Text for analysis:
The algorithm in AMVW is only (backward) stable for ||x|| small, as described in the paper. For polynomials with large coefficient norm one has to use the companion pencil instead of a companion matrix and a QZ instead of a QR algorithm. Details on the mathematics can be found in our recent preprint https://arxiv.org/abs/1611.02435. A Fortran implementation is available in a branch of eiscor (https://github.com/eiscor/eiscor/)

Our vision was to have an automatic decision which algorithm to use based on ||x||. Implementing the QZ is a relatively easy step if all the building blocks for the QR algorithm work satisfactory.

[jverzani]

I pushed this a bit, putting it into a package instead of gist (https://github.com/jverzani/AMVW.jl).

I'm doing something wrong though, as the code for complex coefficients is much slower to converge. I have a similar problem with both complex-real rotators and complex-complex rotators. (I implemented the latter while I worked out handling the diagonal terms, which I couldn't quite get to match the paper.) Maybe I have a mistake in create_bulge.

Otherwise, the allocations for the real coefficient case are basically on par with the roots function, though the roots function from PolynomialRoots seems to be as fast (for larger n) and more accurate.

Once the issue with complex coefficients is sorted out, I can take a crack at pushing this to the companion pencil.

[jverzani]

Okay, the code in https://github.com/jverzani/AMVW.jl seems to be working as expected now. Some benchmarks are here https://github.com/jverzani/AMVW.jl/blob/master/test/benchmark.jl.

[dlfivefifty]

This looks awesome. I just tried it with BigFloat, and it gave the roots up to 1E-76 accuracy (tested by evaluating the polynomial using Horner algorithm).

@dpsanders I wonder if you could combine this with ValidatedNumerics.jl to get a rigorous bounds on the roots? Right now it errors out

ERROR: MethodError: no method matching eps(::Type{ValidatedNumerics.Interval{Float64}})

[andreasnoack]

I'll close this one since there is nothing to do in this repo.

[dpsanders]

@dlfivefifty Sorry I don't think I ever saw your comment. That would definitely be very interesting. What's the situation with the pure Julia version?

[andreasnoack]

My impression was that https://github.com/jverzani/AMVW.jl was working but it looks like it hasn't been touched in a while.

[jverzani]

I renamed it, https://github.com/jverzani/AMRVW.jl . I'm sure it could be better done, but it seems to give proper results. I never got fortran version to compile to compare performance.

[andreasnoack]

I never got fortran version to compile to compare performance.

I've just set up the Fortran version with PackageCompiler and also officially released the package, see https://github.com/JuliaRegistries/General/pull/13212, so it should now be straight forward to use the Fortran version.

Supplied information:
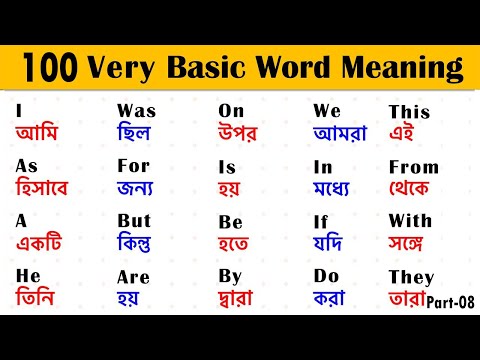 100 (A to Z) Basic English Word Meaning for Beginners || Bangla to English #08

Requirement A: List every distinct web address that appears in the discussion thread, each one once.
Requirement B: In the discussion thread, what accuracy did the roots reach when the code was run with BigFloat?
Requirement C: Summarize the discussion thread in three sentences.

Worked solution A:
https://arxiv.org/abs/1611.02435
https://github.com/eiscor/eiscor/
https://github.com/jverzani/AMVW.jl
https://github.com/jverzani/AMVW.jl/blob/master/test/benchmark.jl
https://github.com/jverzani/AMRVW.jl
https://github.com/JuliaRegistries/General/pull/13212

Worked solution B: The roots came out accurate up to 1E-76, checked by evaluating the polynomial with the Horner algorithm.

Worked solution C: The AMVW algorithm is backward stable only when ||x|| is small, so polynomials with a large coefficient norm need a companion pencil and a QZ algorithm, and a Fortran implementation of that approach exists in a branch of eiscor. A pure Julia version was placed in a package, later renamed AMRVW.jl, and after a problem with slow convergence for complex coefficients it appeared to work as expected, giving roots to 1E-76 accuracy with BigFloat. The Fortran version was then set up with PackageCompiler and the package was officially released, which should make the Fortran version straightforward to use.